Russell argues that the only entity that can find and arrest Kony is the Ugandan army. Given that the Ugandan army has been trying, off and on, since 1987 to find Kony, that seems like a troublesome strategy. Journalist Michael Wilkerson, who has reported on the LRA for many years, notes that the Ugandan army is poorly equipped, underfed, incompetent and deeply corrupt. Past efforts to crack down on Kony have failed due to poor planning, poor coordination and Kony’s deeply honed skills at hiding in the jungle.

Complicating matters, Kony continues to rely on child soliders. That means that a military assault – targeted to a satellite phone signal or some other method used to locate Kony – would likely result in the death of abducted children. This scenario means that many northern Ugandans don’t support military efforts to capture or kill Kony, but advocate for approaches that offer amnesty to the LRA in exchange for an end to violence and a return of kidnapped children.

Invisible Children have demonstrated that they can raise “awareness” through a slickly produced video and successful social media campaign. It is possible – perhaps likely – that this campaign will increase pressure on President Obama to maintain military advisors in Uganda. As Wilkerson points out in a recent post, there’s no evidence the President had threatened to pull those advisors. And as Mark Kersten observes, it’s likely that those advisors are likely in Uganda as a quid pro quo for Ugandan support for US military aims in Somalia. In other words, the action Invisible Children is asking for has been taken… and, unfortunately, hasn’t resulted in the capture of Kony.

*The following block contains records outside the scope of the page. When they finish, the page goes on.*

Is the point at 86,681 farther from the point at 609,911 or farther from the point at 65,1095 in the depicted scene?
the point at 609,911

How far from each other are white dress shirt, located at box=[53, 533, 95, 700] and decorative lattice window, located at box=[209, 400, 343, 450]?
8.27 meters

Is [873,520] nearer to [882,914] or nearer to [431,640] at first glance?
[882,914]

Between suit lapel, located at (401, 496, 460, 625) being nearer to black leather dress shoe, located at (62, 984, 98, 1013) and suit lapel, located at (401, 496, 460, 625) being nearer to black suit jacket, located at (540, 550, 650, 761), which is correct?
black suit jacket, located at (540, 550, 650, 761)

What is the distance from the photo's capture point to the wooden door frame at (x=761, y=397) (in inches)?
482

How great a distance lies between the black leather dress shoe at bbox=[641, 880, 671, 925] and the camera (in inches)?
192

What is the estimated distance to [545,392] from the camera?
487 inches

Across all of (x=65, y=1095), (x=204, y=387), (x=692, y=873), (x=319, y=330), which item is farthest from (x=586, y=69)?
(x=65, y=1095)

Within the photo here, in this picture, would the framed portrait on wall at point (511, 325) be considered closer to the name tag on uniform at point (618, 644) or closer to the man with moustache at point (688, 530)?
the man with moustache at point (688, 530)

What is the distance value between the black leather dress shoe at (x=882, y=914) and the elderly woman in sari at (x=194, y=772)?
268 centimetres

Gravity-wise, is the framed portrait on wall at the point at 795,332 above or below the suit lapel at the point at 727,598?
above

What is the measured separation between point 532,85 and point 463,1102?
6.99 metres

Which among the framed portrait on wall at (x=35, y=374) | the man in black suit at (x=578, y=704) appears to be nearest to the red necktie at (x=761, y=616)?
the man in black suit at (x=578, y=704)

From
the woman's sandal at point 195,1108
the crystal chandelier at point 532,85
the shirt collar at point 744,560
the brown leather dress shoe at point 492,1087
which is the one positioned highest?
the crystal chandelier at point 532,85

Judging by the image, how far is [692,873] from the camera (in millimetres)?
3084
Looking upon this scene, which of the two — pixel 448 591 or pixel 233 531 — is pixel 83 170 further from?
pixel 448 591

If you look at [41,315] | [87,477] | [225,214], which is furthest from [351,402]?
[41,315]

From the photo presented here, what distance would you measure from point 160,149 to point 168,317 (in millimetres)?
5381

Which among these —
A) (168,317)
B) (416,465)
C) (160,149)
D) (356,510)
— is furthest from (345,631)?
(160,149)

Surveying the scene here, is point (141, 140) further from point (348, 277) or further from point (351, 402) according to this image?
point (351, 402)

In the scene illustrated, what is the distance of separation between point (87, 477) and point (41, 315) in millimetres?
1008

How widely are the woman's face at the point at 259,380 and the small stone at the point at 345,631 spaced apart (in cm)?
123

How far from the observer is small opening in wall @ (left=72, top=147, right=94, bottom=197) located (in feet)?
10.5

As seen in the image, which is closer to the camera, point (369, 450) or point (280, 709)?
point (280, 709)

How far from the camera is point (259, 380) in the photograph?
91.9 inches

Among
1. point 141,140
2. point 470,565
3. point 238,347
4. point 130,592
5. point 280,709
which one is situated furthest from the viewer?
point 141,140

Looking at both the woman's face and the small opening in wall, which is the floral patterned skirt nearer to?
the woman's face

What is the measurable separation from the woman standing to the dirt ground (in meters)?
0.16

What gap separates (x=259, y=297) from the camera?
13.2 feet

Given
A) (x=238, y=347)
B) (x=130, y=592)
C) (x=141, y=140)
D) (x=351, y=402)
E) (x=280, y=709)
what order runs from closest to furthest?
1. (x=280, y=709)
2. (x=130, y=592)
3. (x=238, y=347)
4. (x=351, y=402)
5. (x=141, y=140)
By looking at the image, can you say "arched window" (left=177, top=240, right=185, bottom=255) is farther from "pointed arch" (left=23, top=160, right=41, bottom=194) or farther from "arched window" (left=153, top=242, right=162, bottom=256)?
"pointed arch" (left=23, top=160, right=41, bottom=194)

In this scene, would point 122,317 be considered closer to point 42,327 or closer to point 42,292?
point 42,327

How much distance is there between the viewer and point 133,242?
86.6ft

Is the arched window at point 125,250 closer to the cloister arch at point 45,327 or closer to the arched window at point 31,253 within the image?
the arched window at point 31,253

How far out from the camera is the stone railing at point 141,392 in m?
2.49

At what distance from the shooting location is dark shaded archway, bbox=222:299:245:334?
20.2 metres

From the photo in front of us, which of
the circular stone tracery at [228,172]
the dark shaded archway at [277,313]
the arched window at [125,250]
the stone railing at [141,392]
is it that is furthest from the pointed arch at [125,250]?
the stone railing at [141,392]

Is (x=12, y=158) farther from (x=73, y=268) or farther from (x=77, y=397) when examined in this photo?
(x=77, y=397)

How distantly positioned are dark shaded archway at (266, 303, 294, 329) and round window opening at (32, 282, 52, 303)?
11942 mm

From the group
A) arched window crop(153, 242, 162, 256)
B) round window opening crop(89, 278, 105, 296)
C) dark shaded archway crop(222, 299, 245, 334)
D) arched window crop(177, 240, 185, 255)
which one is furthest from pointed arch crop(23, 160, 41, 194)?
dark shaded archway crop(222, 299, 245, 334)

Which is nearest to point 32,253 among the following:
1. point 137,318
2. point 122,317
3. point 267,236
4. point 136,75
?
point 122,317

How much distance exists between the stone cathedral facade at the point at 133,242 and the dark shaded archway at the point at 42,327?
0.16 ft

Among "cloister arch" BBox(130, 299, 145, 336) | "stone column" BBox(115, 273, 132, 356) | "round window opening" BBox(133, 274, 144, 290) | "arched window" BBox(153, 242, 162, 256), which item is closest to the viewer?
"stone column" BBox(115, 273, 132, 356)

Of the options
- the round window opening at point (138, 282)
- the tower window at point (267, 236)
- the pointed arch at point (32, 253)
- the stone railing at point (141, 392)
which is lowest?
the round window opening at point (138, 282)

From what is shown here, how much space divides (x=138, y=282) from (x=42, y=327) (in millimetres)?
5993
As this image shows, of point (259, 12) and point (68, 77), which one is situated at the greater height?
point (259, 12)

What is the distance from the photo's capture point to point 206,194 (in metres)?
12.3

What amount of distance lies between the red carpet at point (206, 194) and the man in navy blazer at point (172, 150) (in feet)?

The problem with oversimplification

The campaign Invisible Children is running is so compelling because it offers an extremely simple narrative: Kony is a uniquely bad actor, a horrific human being, whose capture will end suffering for the people of Northern Uganda. If each of us does our part, influences powerful people, the world’s most powerful military force will take action and Kony will be captured.

Russell implicitly acknowledges the simplicity of the narrative with his filmmaking. Much of his short film features him explaining to his young son that Kony is a bad guy, and that dad’s job is capturing the bad guy. We are asked to join the campaign against Kony literally by being spoken to as a five year old. It’s not surprising that a five year old vision of a problem – a single bad guy, a single threat to eliminate – leads to an unworkable solution. Nor is it a surprise that this extremely simple narrative is compelling and easily disseminated.

Severine Autesserre, a scholar focused on the Democratic Republic of Congo, has recently written an important paper on the narratives and framings of the conflict in eastern DRC. (I know of this paper only through the good graces of Dr. Laura Seay, whose Texas in Africa blog is required reading for anyone who is interested in Central Africa, and who has been one of the prominent voices on Twitter calling for reconsideration of Invisible Children’s strategy.)

Autesserre’s paper argues that the wildly complicated conflict in eastern DRC has been reduced to a fairly simple narrative by journalists and NGOs: to gain control of mineral riches, rebel armies are using rape as a weapon of war, and they should be stopped by the DRC government. This narrative is so powerful because “certain stories resonate more, and thus are more effective at influencing action, when they assign the cause of the problems to ‘the deliberate actions of identifiable individuals’, when they include ‘bodily harm to vulnerable individuals, especially when there is a short and clear causal chain assigning responsibility’; when they suggest a simple solution; ad when they can latch on to pre-existing narratives.”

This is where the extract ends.